Mas um deles pediu vista dos autos com a intenção de analisar melhor o processo e a decisão teve de ser adiada. Os outros dois juízes votaram favoravelmente à absolvição do réu. A previsão é de que dentro de aproximadamente um mês uma nova sessão seja marcada para que o terceiro magistrado possa se manifestar.

De acordo com o advogado de Carreira, Adilson Sartorello, se o último juiz for contrário à absolvição, ainda cabe recurso junto ao Superior Tribunal de Justiça (STJ) ou ao Supremo Tribunal Federal (STF). Caso acompanhar a manifestação dos demais colegas e a decisão for unânime, a absolvição de Sossai será definitiva.

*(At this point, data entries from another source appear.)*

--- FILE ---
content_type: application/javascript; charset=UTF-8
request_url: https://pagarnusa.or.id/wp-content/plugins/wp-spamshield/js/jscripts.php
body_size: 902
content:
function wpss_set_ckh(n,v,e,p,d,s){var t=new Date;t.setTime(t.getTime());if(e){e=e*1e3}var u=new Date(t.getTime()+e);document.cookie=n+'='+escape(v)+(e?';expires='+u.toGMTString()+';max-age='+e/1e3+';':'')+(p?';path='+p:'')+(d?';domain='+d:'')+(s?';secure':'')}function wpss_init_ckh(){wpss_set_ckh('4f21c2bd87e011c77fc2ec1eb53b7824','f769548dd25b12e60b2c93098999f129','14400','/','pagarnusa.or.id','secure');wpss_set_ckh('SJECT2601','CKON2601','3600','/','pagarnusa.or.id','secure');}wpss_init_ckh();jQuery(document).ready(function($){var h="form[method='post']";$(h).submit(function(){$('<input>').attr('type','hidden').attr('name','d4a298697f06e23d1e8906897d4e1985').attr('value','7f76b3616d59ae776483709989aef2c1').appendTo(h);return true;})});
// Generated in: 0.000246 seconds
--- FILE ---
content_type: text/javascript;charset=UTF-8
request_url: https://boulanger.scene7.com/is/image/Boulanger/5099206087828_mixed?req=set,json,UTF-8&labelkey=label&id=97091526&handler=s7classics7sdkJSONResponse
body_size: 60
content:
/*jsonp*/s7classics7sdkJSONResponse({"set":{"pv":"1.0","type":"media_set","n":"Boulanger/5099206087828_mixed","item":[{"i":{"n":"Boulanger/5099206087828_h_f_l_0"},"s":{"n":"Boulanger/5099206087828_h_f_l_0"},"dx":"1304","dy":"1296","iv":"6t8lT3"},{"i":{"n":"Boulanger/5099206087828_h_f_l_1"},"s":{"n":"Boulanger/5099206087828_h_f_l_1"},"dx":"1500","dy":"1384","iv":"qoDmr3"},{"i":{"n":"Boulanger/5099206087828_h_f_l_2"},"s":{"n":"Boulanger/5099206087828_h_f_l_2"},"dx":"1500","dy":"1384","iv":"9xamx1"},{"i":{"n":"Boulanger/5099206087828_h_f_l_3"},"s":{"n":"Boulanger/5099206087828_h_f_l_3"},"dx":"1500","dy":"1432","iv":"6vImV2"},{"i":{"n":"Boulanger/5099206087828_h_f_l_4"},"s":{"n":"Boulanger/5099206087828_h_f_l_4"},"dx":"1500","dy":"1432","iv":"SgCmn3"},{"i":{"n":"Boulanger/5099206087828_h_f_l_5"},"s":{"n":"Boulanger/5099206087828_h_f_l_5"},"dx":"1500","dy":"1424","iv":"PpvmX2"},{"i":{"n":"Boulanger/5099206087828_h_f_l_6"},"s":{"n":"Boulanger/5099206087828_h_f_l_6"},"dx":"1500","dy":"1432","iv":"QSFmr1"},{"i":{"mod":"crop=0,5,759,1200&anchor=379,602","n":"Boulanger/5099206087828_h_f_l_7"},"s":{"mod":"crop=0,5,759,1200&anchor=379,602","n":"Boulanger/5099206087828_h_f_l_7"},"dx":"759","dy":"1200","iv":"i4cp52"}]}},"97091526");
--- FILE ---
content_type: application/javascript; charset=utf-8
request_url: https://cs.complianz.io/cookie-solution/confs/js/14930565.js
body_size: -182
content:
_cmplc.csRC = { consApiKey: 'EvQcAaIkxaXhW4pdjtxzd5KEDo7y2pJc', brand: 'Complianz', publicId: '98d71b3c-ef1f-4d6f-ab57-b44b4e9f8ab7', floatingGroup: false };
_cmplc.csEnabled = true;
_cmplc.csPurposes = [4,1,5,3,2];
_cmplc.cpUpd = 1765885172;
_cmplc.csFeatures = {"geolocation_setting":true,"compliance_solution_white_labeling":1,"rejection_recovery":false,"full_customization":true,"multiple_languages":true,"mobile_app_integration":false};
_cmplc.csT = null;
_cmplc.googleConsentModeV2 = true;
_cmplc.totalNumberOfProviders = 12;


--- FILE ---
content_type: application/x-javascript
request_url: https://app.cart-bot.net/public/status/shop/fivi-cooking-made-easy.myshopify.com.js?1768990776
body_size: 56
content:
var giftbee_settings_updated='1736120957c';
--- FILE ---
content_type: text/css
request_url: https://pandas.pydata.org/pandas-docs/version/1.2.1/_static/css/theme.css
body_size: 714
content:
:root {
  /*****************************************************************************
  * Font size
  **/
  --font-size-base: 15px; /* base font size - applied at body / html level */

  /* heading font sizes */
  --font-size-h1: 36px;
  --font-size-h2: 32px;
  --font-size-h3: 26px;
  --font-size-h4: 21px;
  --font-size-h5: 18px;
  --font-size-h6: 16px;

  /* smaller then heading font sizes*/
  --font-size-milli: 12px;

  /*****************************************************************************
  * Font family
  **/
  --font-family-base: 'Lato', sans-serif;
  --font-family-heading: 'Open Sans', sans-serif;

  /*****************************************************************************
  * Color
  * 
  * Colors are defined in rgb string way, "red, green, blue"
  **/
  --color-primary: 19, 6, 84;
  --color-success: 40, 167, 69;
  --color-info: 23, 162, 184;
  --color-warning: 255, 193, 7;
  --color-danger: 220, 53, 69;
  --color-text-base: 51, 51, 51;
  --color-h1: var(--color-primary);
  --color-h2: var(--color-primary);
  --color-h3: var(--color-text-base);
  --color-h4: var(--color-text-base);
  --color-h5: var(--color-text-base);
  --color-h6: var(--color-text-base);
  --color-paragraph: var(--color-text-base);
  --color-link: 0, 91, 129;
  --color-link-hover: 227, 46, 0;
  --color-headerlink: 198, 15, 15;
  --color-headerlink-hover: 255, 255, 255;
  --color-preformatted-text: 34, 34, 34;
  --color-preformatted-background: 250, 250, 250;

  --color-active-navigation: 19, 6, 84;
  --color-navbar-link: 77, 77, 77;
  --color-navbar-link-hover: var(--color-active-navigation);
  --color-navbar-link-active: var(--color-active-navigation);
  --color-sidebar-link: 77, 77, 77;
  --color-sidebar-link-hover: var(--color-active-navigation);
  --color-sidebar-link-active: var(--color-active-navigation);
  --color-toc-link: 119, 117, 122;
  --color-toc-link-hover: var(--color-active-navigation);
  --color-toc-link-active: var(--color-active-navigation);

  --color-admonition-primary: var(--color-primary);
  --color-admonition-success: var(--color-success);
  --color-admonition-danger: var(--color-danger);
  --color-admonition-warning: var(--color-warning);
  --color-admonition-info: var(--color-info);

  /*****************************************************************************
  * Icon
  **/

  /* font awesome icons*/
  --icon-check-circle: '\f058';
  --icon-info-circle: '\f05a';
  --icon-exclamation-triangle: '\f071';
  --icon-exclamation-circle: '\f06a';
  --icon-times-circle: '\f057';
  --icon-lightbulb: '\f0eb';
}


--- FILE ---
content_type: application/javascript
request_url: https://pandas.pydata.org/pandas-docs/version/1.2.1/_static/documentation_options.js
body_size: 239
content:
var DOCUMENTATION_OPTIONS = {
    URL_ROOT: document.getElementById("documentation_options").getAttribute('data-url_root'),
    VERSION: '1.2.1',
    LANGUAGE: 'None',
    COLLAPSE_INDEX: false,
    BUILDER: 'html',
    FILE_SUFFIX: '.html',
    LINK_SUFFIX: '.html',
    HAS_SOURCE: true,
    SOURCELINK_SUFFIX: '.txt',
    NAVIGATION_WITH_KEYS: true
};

“Mas o terceiro juiz terá um período determinado para estudar o processo. É um procedimento natural se o magistrado tem alguma dúvida. Vamos ter de aguardar”, comenta.

Carreira foi morto na noite de 26 de julho de 2008, em frente à sua casa, na Vila Monlevade, em Bauru. Ele e Sossai ambos estavam de folga e à paisana. Segundo Sossai, ele teria se deparado com o veículo dirigido perigosamente por Carreira na rodovia Marechal Rondon e passou a acompanhá-lo.

Quando pararam em frente à casa de Carreira, teria havido uma discussão e ambos efetuaram disparos, sem que nenhum deles atingisse Sossai. Ferido, Carreira chegou a ser socorrido, mas não resistiu. Sossai foi detido e permaneceu no presídio militar Romão Gomes até 28 de agosto de 2008, quando passou a responder ao processo em liberdade.

De acordo com a decisão em primeira instância, Sossai agiu em legítima defesa e não foram encontrados indícios que comprovassem excessos em sua ação, conforme defendia a Promotoria, que pedia a condenação por homicídio culposo.